If you just want to replicate the results from the paper, you can simply use all the default parameters, and the command is python main.py This default setting only runs the first fold of cross validation. To run the full experiment, run python main.py -c 10. Note that this will give you the re-trained result directly.
If you want to change the parameters, say you want to use DNN with 5 layers and 500 nodes each layer, you can specify them explicitly: python main.py -l 5 -n 500 Similarly, if you want to change other parameters, just explicitly specify the parameters.
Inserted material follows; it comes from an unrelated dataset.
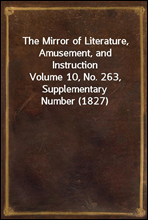 The Mirror of Literature, Amusement, and Instruction
Volume 10, No. 263, Supplementary Number (1827)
After the experiment, you can check out the complete performance of the model under the directory of ./ML_result/. Since the model can be trained on (1) different versions of the annotations and (2) different models and model architectures, directly putting all the results within this directory will look extremely messy, so I create two folders for each of them. For example, if you use the annotations of the ISMIR paper (ISMIR2019) with the default experimental setup, the results will locate in ./ML_result/ISMIR2019/3layer300DNNwindow_size1_2training_data1timestep0ISMIR2019NCT_pitch_classpitch_class3meter_NewOnset_New_annotation_keyC__training264/, where the folder is created with all the parameters of the experiment. Sorry for the long folder’s name, but it is necessary to differentiate all the possible experimental settings since there are so many parameters to adjust. Within the folder, you can access, the training loss and validation loss for each epoch during the training process (ending with .csv extension), and the complete record of the model’s performance (ending with .txt extension). Note that all the models trained on each fold of cross validation (ending with .hdf5 extension) will be saved in the directory of ./ML_result/ISMIR2019/MODEL/.
If you specify the program to output the predicted results to musicXML files, you can find them under the directory of ./predicted_result/. Similar with the last step, you can find the musicXML files in ./predicted_result/ISMIR2019/NCT_pitch_classpitch_class3meter_NewOnsetDNN1_2/, for example.